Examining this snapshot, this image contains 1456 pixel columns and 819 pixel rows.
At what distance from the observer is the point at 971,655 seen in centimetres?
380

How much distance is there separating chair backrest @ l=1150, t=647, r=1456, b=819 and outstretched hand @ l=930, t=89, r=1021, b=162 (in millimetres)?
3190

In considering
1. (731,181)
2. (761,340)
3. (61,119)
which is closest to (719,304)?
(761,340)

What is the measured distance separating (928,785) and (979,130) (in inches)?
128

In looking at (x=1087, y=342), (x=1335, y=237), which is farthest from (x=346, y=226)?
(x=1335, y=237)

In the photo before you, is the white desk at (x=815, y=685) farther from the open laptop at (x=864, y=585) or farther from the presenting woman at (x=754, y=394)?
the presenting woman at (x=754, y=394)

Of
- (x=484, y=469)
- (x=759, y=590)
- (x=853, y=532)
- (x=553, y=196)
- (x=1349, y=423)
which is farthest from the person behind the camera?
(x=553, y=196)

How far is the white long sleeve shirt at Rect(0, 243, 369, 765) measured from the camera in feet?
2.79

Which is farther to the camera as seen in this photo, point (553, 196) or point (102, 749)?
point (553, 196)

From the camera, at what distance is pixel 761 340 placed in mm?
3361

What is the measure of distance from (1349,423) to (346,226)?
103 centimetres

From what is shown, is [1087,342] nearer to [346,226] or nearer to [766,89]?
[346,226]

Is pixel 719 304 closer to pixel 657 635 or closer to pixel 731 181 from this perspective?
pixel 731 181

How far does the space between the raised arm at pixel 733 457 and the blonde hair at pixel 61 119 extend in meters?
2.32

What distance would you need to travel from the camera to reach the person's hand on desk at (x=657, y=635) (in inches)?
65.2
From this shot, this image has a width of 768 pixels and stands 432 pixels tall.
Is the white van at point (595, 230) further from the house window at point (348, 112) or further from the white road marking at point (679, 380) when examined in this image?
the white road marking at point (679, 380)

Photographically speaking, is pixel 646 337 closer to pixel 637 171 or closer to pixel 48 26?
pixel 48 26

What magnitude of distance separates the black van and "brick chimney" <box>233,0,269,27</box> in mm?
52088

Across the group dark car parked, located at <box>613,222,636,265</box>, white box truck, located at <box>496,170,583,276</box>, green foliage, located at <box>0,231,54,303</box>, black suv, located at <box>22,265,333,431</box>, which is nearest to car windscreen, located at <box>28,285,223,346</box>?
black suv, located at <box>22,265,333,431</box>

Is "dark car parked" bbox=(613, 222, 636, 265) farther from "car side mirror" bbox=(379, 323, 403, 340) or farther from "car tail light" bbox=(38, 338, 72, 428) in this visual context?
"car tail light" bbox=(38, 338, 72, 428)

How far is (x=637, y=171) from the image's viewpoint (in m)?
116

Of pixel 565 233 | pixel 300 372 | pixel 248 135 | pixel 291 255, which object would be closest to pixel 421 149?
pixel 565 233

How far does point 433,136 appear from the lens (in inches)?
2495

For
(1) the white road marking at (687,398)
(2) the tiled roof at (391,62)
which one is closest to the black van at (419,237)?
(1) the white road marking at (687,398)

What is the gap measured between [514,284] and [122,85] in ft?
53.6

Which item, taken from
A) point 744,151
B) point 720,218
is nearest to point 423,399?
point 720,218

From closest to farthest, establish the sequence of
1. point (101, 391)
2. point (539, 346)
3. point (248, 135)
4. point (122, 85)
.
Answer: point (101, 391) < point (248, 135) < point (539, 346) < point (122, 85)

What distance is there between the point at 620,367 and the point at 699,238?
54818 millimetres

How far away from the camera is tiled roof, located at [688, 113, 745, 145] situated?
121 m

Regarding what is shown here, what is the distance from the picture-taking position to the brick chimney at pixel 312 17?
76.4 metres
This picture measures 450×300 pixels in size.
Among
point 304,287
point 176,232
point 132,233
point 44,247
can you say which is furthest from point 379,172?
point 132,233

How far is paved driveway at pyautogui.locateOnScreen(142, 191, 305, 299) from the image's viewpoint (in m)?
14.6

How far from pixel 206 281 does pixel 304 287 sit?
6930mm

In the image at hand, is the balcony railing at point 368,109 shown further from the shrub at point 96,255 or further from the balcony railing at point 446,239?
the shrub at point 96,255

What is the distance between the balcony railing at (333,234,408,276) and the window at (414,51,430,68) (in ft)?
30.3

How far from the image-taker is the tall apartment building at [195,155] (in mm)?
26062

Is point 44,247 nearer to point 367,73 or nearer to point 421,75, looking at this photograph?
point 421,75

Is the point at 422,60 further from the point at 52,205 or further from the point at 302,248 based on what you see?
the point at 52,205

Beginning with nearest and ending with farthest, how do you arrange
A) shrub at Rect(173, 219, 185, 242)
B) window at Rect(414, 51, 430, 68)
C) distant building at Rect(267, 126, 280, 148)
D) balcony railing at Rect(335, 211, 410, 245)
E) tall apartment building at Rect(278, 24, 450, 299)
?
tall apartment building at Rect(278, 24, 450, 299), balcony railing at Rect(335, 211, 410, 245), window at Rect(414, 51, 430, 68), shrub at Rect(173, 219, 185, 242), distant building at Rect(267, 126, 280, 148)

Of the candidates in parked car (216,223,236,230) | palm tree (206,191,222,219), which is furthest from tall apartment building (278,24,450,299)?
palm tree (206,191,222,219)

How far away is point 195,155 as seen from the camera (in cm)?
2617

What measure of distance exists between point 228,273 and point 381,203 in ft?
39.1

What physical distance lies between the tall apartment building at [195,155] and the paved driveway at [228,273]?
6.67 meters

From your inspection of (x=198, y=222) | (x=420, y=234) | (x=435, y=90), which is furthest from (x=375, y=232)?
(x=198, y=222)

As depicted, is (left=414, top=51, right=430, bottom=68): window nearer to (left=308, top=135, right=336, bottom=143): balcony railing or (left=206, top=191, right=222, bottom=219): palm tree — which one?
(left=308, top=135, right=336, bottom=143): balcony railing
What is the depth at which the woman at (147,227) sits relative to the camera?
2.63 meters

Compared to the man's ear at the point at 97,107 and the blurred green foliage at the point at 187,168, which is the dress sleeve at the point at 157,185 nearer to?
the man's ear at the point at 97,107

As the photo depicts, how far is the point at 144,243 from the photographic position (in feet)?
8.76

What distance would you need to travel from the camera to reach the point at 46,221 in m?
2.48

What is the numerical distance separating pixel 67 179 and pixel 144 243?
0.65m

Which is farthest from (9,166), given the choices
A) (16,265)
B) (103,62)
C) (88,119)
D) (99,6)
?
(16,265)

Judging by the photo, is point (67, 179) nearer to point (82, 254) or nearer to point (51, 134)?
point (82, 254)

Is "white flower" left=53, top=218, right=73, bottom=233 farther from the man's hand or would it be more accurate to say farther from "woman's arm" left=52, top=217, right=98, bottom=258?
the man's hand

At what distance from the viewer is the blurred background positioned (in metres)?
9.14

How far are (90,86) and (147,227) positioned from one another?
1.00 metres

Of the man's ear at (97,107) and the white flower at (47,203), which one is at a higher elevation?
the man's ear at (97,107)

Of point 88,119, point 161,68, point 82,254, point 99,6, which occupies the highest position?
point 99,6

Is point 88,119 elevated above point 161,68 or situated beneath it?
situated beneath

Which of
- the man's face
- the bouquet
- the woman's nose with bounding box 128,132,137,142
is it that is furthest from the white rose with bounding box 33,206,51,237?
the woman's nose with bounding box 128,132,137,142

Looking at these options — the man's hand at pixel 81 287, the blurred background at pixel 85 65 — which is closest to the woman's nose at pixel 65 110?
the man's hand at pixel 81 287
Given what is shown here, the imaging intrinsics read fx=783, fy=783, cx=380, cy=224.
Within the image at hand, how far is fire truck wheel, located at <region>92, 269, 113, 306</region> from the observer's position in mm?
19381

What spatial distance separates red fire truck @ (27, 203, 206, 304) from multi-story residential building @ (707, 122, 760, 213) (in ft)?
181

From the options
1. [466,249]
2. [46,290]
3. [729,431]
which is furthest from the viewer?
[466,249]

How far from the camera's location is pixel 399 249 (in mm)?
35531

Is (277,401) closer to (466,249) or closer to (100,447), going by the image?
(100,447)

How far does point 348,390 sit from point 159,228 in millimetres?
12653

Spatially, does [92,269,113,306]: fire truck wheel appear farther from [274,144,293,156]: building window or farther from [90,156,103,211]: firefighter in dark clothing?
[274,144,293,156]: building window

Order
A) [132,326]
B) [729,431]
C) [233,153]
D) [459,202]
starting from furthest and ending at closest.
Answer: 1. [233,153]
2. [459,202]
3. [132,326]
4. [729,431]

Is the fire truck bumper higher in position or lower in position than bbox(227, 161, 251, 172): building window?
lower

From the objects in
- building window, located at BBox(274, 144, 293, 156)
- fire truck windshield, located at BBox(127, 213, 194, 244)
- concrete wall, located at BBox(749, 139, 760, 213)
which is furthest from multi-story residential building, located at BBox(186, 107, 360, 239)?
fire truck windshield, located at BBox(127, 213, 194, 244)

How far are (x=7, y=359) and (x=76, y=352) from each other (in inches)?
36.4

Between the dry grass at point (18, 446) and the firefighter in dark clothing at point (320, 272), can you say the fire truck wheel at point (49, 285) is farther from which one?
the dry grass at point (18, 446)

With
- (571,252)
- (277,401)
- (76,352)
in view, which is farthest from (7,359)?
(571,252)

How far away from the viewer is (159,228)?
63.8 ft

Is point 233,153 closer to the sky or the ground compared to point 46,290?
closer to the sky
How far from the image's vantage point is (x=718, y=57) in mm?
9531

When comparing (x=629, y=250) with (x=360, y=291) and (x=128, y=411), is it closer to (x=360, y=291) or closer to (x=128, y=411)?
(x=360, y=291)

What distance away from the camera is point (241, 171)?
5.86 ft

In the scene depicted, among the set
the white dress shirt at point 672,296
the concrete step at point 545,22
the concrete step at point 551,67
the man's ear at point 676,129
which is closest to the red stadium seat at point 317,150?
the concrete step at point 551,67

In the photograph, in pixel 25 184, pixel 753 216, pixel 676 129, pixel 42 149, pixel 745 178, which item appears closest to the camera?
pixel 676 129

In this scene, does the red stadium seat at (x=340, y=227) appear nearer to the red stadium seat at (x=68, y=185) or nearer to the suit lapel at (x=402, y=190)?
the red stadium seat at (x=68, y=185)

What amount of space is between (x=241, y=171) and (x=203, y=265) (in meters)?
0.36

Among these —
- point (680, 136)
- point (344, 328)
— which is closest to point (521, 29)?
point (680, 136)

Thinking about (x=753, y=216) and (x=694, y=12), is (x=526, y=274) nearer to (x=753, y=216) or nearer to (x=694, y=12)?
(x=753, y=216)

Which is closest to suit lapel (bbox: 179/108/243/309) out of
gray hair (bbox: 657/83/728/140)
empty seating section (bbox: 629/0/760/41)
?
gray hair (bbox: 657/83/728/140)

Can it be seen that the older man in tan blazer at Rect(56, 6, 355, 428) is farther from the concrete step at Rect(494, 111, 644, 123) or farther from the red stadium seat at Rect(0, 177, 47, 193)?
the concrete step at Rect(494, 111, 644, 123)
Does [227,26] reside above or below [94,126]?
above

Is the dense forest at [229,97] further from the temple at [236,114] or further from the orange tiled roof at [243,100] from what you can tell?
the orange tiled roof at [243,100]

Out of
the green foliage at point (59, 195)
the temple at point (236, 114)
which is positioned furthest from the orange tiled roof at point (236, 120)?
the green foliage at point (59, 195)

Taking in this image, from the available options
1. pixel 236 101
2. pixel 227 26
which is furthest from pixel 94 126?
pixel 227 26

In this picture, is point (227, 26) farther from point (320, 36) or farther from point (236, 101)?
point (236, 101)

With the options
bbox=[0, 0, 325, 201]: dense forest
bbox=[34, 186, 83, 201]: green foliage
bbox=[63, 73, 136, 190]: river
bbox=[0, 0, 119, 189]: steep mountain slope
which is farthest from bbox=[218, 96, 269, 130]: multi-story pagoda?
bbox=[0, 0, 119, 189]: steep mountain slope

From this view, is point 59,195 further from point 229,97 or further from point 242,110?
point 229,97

----------

◆ **Goal**
Give again, word for word, every line from the one holding "Among these —" to the end of the data.

◆ **The result**
Among these —
- point (680, 136)
- point (344, 328)
— which is closest to point (521, 29)?
point (680, 136)

Thinking about (x=753, y=216) and (x=694, y=12), is (x=526, y=274) nearer to (x=753, y=216) or nearer to (x=694, y=12)?
(x=753, y=216)

Which is closest to suit lapel (bbox: 179/108/243/309) out of
gray hair (bbox: 657/83/728/140)
empty seating section (bbox: 629/0/760/41)
?
gray hair (bbox: 657/83/728/140)

Can it be seen that the older man in tan blazer at Rect(56, 6, 355, 428) is farther from the concrete step at Rect(494, 111, 644, 123) or farther from the red stadium seat at Rect(0, 177, 47, 193)?
the concrete step at Rect(494, 111, 644, 123)
Does [227,26] reside above or below [94,126]?
above

Is the dense forest at [229,97] further from the temple at [236,114] or further from the orange tiled roof at [243,100] from what you can tell?
the orange tiled roof at [243,100]

Out of
the green foliage at point (59, 195)
the temple at point (236, 114)
which is positioned furthest from the orange tiled roof at point (236, 120)?
the green foliage at point (59, 195)

Taking in this image, from the available options
1. pixel 236 101
2. pixel 227 26
which is furthest from pixel 94 126?
pixel 227 26

In this picture, is point (227, 26) farther from point (320, 36) or farther from point (236, 101)?
point (236, 101)

With the options
bbox=[0, 0, 325, 201]: dense forest
bbox=[34, 186, 83, 201]: green foliage
bbox=[63, 73, 136, 190]: river
bbox=[0, 0, 119, 189]: steep mountain slope
which is farthest from bbox=[218, 96, 269, 130]: multi-story pagoda?
bbox=[0, 0, 119, 189]: steep mountain slope

From this view, is point 59,195 further from point 229,97 or further from point 242,110?
point 229,97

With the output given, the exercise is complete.